What the task requires - Only the lines from the one containing "Watercolor Paintings and" through the last line of the data below belong in your answer, copied exactly and without pictures.

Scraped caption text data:

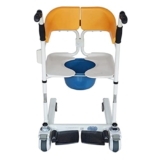 Sollevatore di sollevamento per pazienti per casa, trasferimento sedia a rotelle per anziani con sedile diviso a 180°, sedia da doccia con secchio per WC, capacità di carico di 90,7 kg EDI base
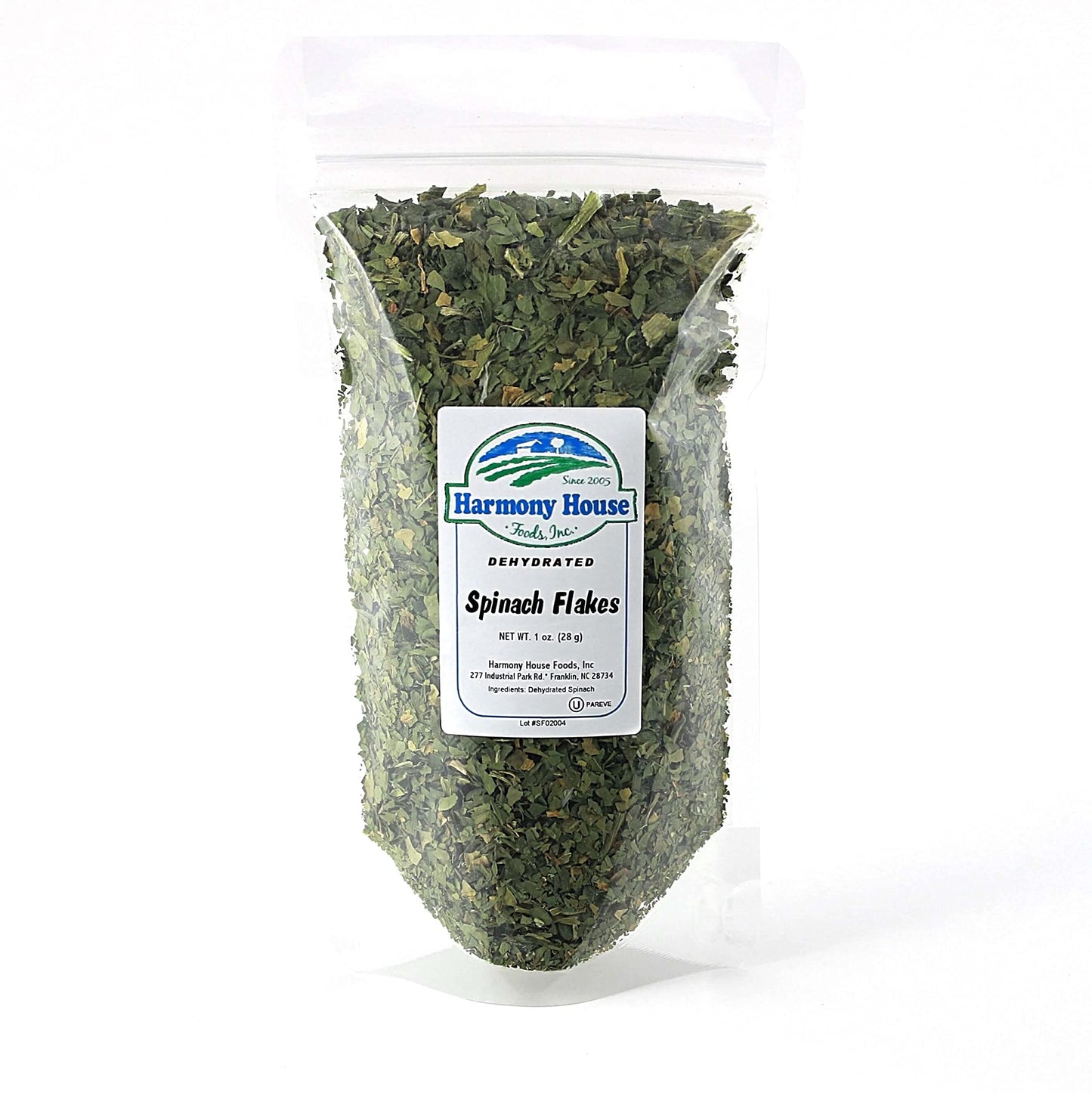 Harmony House Dried Spinach Flakes – Dehydrated Vegetables For Cooking, Camping, Emergency Supply and More (1 oz, ZIP Pouch)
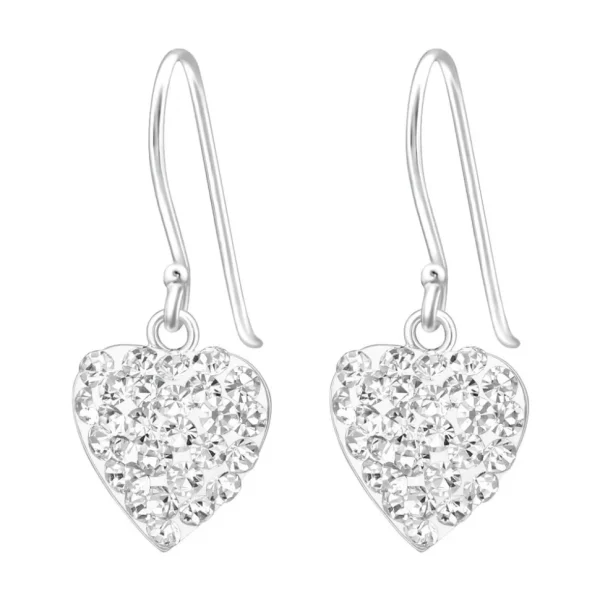 Hopeiset korvakorut, Crystal Heart -kirkas sydän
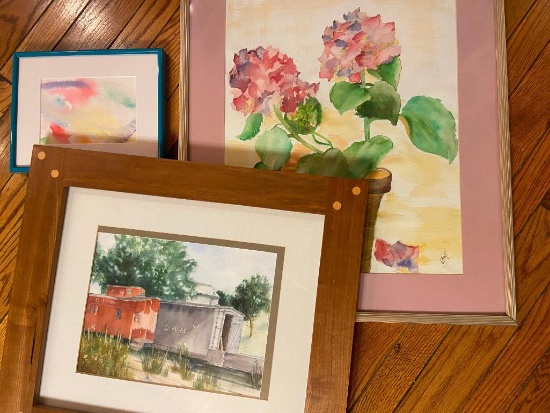 Watercolor Paintings and Frame by Local Woodworkers Maxxwell & Ivy's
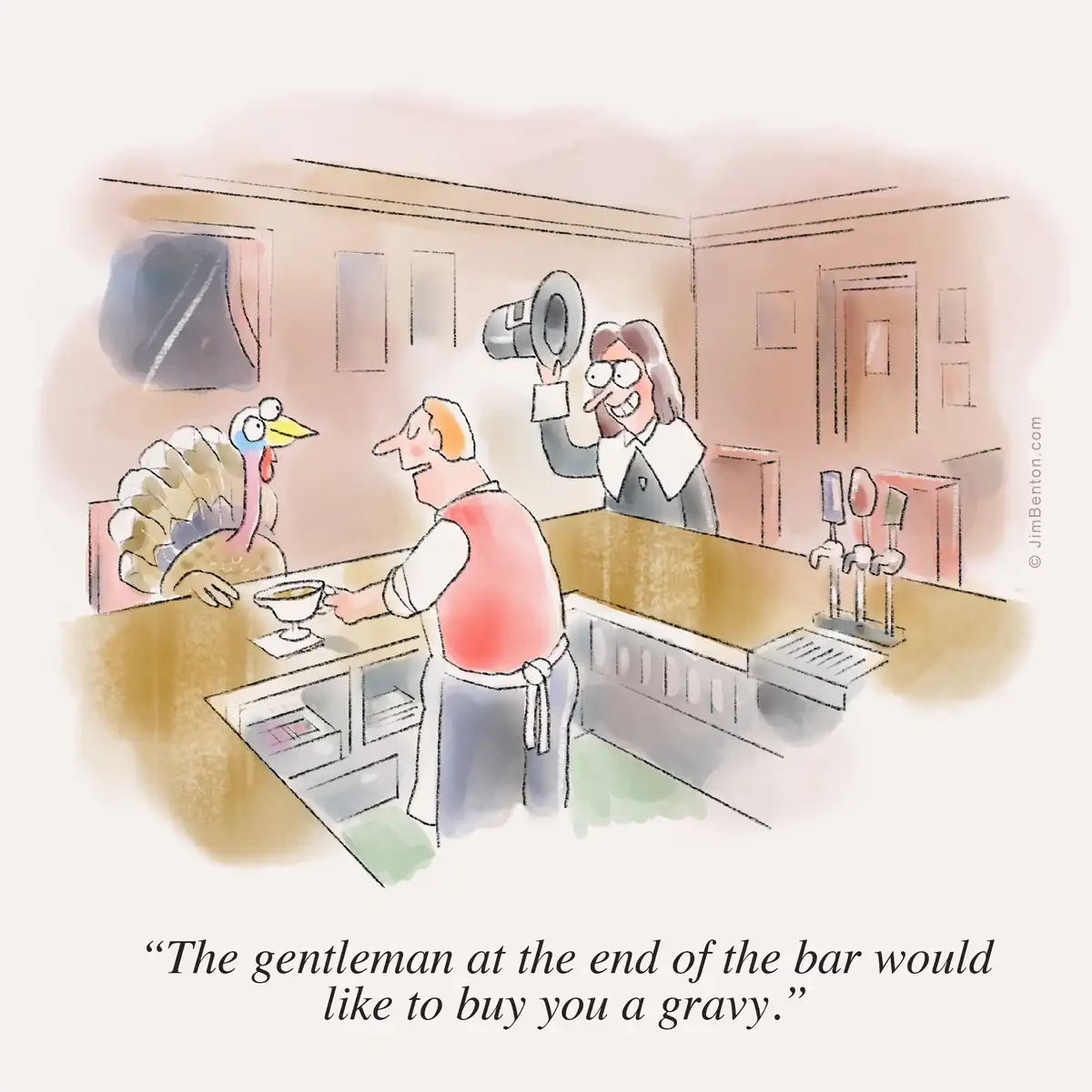 A cartoon depicts a turkey sitting at a bar, looking surprised as a bartender in a red vest serves it a bowl of gravy…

Response -
 Watercolor Paintings and Frame by Local Woodworkers Maxxwell & Ivy's
 A cartoon depicts a turkey sitting at a bar, looking surprised as a bartender in a red vest serves it a bowl of gravy…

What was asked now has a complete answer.